Ольгу она нашла в ванне, наполненной закисшим бельем, – одетая в длинный махровый халат, она лежала лицом вниз, и ее голые ноги торчали над бортиком. Зайдя в ванную, Наташа вначале отшатнулась, но потом, превозмогая ужас, подошла ближе. Ее трясло так, что стучали зубы, но она попыталась заставить себя думать, потому что оставались еще люди. Получается, Григорий, получив обратно то, что она у него забрала, вначале убил свою жену. Но зачем ему топить Ольгу, когда у него была стамеска? Судя по инструментам и доскам на столе, когда нечто из картины ворвалось в Измайлова, он чинил табуретку. А судя по поведению Кости, который собрался отправиться на тот свет немедленно, странно думать, что Григорий вначале пошел в ванную и убил жену, а затем вернулся, сел на стул и уж потом перерезал себе горло. Может, это случилось в ванной? Тоже непонятно, зачем возвращаться в комнату – раз уж такое дело, так ближе кухня, полная ножей и прочих вещей, пригодных для этого.
… что есть под рукой – все подойдет… о чем думаешь… последняя мысль…
С другой стороны, у Григория и Кости были разные келет – откуда ей знать, как вел себя Измайлов? Может, совершенно по другому? Нужно было уходить, но мысль о странном, по ее мнению, поведению Григория, не давала ей покоя. В конце концов, ради остальных она обязана это выяснить. Что-то в случившемся было очень неправильно, если только здесь применимо такое понятие. Наташа снова посмотрела на ванну и закусила губу, потом ее взгляд упал на прислоненную к кафельной стене прямоугольную палку, которой Измайлова, вероятно, помешивала вывариваемое белье. Она взяла ее, просунула между плечом Ольги и бортиком ванны и нажала сверху вниз – заставить себя дотронуться до Ольги она не могла. Неподатливое тело чуть колыхнулось, и Наташа, всхлипнув, нажала сильнее.

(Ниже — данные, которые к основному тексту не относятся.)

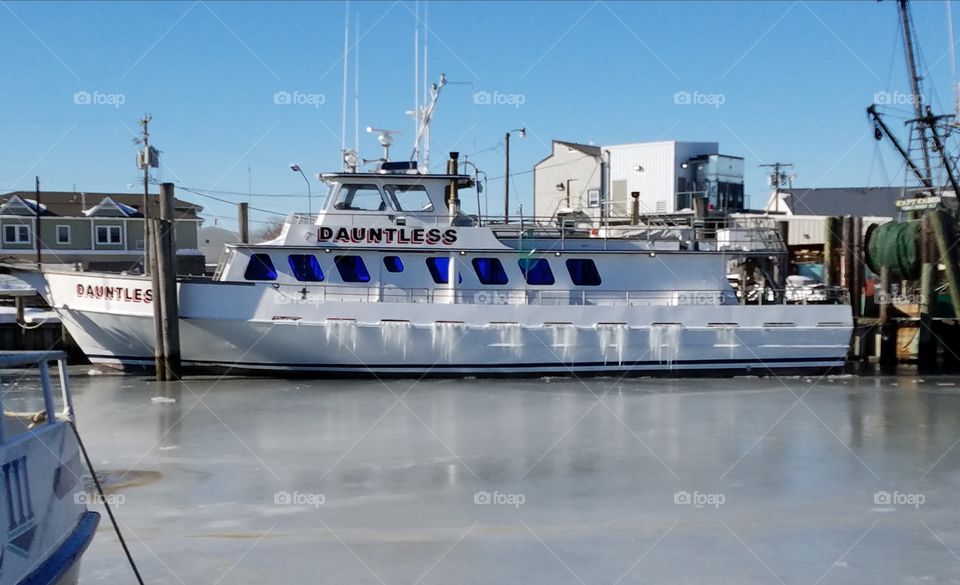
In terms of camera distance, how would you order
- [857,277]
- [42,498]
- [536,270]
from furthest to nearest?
[857,277], [536,270], [42,498]

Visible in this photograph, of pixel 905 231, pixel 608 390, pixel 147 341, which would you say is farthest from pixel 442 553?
pixel 905 231

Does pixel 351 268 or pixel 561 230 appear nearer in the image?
pixel 351 268

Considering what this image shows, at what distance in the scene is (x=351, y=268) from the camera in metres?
18.0

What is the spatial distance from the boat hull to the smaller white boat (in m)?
11.6

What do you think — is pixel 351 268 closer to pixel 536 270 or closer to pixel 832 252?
pixel 536 270

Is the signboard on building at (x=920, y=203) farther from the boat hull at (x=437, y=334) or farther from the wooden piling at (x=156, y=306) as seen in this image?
the wooden piling at (x=156, y=306)

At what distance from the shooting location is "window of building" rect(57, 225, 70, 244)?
40.3 metres

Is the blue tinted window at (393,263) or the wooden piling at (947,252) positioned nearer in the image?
the blue tinted window at (393,263)

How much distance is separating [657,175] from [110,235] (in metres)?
24.3

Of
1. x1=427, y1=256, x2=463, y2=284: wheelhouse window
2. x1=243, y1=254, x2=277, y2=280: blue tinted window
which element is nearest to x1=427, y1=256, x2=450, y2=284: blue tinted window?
x1=427, y1=256, x2=463, y2=284: wheelhouse window

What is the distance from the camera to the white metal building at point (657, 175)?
36.9 meters

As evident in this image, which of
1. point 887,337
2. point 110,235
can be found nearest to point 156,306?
point 887,337

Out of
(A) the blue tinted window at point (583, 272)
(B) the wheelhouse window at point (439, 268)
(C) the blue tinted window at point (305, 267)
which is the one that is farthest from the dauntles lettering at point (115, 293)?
(A) the blue tinted window at point (583, 272)

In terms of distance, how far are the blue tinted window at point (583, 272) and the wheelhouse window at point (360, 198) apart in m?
4.03
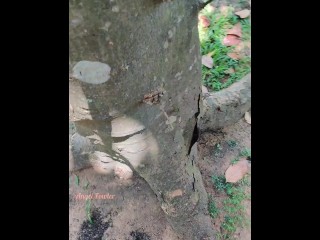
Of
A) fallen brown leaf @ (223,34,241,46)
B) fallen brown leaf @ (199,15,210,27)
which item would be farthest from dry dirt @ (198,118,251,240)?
fallen brown leaf @ (199,15,210,27)

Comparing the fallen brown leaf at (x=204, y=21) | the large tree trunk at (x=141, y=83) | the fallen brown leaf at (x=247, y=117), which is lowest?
the fallen brown leaf at (x=247, y=117)

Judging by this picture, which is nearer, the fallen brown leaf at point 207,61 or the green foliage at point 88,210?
the green foliage at point 88,210

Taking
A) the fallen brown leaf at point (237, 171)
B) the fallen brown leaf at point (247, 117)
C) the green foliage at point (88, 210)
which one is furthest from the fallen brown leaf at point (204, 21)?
the green foliage at point (88, 210)

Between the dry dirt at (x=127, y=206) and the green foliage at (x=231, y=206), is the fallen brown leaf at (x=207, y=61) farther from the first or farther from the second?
the green foliage at (x=231, y=206)

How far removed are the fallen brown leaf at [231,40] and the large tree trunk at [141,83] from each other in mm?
1207

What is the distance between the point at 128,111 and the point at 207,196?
0.98 meters

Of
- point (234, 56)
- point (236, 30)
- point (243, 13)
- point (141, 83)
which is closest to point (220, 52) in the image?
point (234, 56)

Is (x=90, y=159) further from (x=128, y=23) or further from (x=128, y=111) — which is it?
(x=128, y=23)

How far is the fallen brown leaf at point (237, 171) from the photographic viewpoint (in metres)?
1.90

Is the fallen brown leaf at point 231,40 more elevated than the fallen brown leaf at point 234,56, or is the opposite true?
the fallen brown leaf at point 231,40

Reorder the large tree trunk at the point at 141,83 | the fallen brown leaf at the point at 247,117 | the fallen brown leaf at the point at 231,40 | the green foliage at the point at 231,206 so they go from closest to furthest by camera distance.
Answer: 1. the large tree trunk at the point at 141,83
2. the green foliage at the point at 231,206
3. the fallen brown leaf at the point at 247,117
4. the fallen brown leaf at the point at 231,40

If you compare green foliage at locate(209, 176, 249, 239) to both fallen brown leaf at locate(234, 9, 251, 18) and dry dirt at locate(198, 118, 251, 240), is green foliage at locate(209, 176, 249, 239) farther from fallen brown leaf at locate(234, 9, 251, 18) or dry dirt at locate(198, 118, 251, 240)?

– Прости, Оля, – прошептала она, – прости, прости…
Звук собственного голоса, пусть это был и жалкий, дрожащий шепот, неожиданно добавил ей решимости. Наташа надавила на палку изо всех сил, и тело с хлюпаньем неохотно повернулось набок, и на Наташу глянула уже знакомая жуткая улыбка неземного блаженства.
…словно я горел заживо, горел и снаружи, и изнутри…
Избавиться от боли – разве ж это не блаженство?
Наташа отшатнулась, уронив палку, и Ольга с тихим, умиротворенным плеском снова перевернулась лицом вниз.
Но это же невозможно! Она не рисовала Ольгу! Она никогда ее не рисовала! Откуда взялась эта страшная улыбка – копия той, что навсегда застыла на губах Измайлова?! И другое – если Ольгу убил ее муж, остались бы следы борьбы – хоть какие-то, но в ванной все аккуратно, хозяйственно, чистенько и вообще…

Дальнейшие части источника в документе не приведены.